Originally Posted by
Hrist
It's a very Whedonesque scene. The basic concept behind Buffy was doing that scene from a horror movie, where a perky blond teenage girl wanders into a dark alley and gets eaten by something that goes bump in the night— and then reversing it, having the teenage girl just wail into the monster. But it plays on that expectation. The scene from the Avengers works on a similar premise, it's deliberately setting up a damsel-in-distress scenario, deliberately setting up this sexual peril, in order to turn the whole thing around. But it's not a coincidence she's dressed in an evening wear and that her captors are commenting on her appearance, or that the way she defeats them all is by basically destroying her bonds and using them as a weapon. I think she also chokes some dude with a chain in that sequence? It's all deliberate, all symbolic. And by making Natasha definitely pretty, calling attention to the sexy elements, I think Whedon is, you know, meant to make us question that at least a bit, the sexiness, while at the same time it is still invoking this sexiness, in a way that never would be invoked for Captain America.

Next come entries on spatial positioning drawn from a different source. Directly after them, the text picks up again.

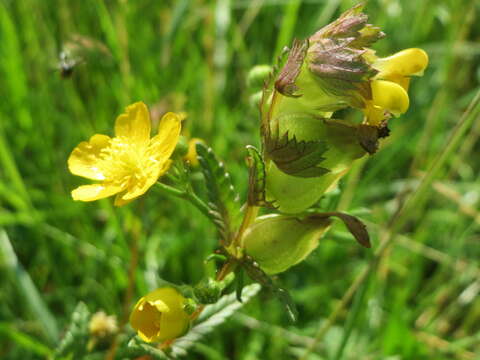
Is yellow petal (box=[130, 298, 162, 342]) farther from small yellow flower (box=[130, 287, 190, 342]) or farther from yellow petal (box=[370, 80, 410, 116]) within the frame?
yellow petal (box=[370, 80, 410, 116])

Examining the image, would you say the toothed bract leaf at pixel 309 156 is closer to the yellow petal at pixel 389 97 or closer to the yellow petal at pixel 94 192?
the yellow petal at pixel 389 97

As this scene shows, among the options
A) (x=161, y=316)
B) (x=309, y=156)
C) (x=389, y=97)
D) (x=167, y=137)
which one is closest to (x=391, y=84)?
(x=389, y=97)

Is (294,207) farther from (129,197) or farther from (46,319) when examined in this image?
(46,319)

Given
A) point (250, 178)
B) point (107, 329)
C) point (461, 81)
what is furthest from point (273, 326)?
point (461, 81)

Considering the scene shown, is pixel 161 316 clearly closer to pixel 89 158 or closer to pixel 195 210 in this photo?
pixel 89 158

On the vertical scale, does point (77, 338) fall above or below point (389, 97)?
below

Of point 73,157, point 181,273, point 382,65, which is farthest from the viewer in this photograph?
point 181,273


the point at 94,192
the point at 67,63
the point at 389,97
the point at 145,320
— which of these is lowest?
the point at 145,320
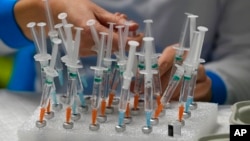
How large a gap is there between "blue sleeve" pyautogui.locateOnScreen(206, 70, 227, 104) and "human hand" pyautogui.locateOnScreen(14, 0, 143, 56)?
0.18m

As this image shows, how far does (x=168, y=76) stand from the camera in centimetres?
79

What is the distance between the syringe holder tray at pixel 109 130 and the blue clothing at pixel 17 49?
205 mm

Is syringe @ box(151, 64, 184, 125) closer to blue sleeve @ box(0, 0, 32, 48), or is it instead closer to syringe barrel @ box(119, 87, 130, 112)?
syringe barrel @ box(119, 87, 130, 112)

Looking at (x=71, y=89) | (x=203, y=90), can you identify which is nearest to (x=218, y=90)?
(x=203, y=90)

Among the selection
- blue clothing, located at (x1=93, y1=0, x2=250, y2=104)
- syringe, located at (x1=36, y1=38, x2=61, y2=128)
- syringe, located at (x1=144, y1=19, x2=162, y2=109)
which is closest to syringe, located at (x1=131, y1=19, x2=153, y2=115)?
syringe, located at (x1=144, y1=19, x2=162, y2=109)

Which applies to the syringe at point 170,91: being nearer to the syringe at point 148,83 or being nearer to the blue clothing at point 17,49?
the syringe at point 148,83

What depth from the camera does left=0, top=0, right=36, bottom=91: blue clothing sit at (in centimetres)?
85

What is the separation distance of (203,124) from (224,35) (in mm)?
316

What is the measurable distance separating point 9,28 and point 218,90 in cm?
34

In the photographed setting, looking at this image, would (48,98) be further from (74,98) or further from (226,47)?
(226,47)

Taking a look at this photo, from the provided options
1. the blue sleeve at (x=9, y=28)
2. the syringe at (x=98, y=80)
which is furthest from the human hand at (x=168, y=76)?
the blue sleeve at (x=9, y=28)

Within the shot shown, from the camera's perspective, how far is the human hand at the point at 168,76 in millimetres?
773

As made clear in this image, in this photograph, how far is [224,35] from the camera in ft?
3.18

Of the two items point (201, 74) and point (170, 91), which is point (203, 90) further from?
point (170, 91)
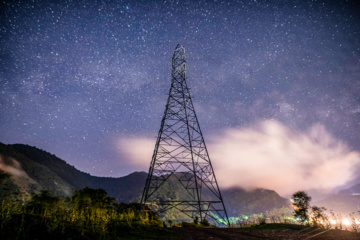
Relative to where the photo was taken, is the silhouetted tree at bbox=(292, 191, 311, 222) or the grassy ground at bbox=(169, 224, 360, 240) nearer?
the grassy ground at bbox=(169, 224, 360, 240)

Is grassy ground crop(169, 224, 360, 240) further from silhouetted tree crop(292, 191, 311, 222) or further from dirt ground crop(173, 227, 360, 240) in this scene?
silhouetted tree crop(292, 191, 311, 222)

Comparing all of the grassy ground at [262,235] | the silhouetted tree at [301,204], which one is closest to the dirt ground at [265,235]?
the grassy ground at [262,235]

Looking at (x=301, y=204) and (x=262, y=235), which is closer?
(x=262, y=235)

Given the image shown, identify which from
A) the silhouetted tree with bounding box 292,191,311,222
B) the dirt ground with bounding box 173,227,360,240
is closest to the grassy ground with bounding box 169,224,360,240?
the dirt ground with bounding box 173,227,360,240

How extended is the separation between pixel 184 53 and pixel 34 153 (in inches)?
6493

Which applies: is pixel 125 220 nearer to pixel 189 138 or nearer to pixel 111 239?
pixel 111 239

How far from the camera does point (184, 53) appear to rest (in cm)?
2389

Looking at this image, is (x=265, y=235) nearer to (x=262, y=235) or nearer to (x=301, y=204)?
(x=262, y=235)

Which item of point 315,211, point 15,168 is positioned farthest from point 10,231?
point 15,168

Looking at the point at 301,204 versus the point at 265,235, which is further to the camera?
the point at 301,204

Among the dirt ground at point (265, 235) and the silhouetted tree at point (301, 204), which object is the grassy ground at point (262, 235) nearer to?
the dirt ground at point (265, 235)

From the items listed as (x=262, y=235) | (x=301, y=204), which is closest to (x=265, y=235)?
(x=262, y=235)

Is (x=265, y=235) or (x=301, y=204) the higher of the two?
(x=301, y=204)

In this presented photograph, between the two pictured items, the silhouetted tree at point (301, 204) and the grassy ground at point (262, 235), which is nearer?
the grassy ground at point (262, 235)
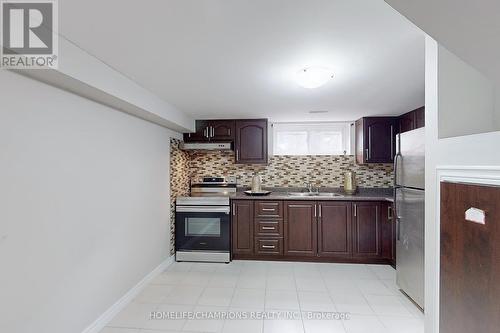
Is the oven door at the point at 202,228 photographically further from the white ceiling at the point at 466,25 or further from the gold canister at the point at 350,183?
the white ceiling at the point at 466,25

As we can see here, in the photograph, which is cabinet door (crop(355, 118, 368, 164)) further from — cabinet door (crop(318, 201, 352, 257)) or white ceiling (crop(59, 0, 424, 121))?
white ceiling (crop(59, 0, 424, 121))

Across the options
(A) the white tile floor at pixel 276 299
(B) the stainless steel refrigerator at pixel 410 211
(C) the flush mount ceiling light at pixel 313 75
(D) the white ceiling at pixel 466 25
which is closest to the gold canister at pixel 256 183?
(A) the white tile floor at pixel 276 299

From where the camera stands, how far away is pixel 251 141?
403 cm

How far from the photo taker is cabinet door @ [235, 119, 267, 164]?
4.01m

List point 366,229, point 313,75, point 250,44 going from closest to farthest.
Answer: point 250,44
point 313,75
point 366,229

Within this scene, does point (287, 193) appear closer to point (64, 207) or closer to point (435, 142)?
point (435, 142)

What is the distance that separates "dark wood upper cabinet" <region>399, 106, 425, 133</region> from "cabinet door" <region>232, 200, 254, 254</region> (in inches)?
96.7

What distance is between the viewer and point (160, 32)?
Answer: 56.6 inches

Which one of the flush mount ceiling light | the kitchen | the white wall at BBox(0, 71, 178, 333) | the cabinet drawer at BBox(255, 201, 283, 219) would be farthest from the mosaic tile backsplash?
the flush mount ceiling light

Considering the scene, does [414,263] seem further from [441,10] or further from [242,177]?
[242,177]

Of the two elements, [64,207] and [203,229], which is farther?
[203,229]

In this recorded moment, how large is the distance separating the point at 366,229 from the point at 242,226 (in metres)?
1.77

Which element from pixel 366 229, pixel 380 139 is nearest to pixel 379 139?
pixel 380 139

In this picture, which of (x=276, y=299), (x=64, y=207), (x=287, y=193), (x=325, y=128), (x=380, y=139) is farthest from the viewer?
(x=325, y=128)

I think that sort of turnaround is something Natasha's 616 canon plays a lot with— Natasha isn't a gender neutral character, she is someone who often gets mistaken for just a pretty face, and uses that to her advantage. The element of seduction/intimacy is standard fare in spy stories, even with male protagonists, and so it makes sense her character delves into that stuff, too. But I think that sort of character is only really successful if there's more to their motivations/existence. The more her M.O. is "get tied up sexily only to take the bad guys down" the more the emphasis becomes just "get tied up sexily", you know? But I think in the film it was handled pretty smartly, because we saw Natasha in a lot more context. Her role in the final battle was stealing an flying motorcycle thing and figuring out how to close the portal, not like, distracting the gross aliens with her sexuality, and that's where Whedon succeeded where a lot of others have failed.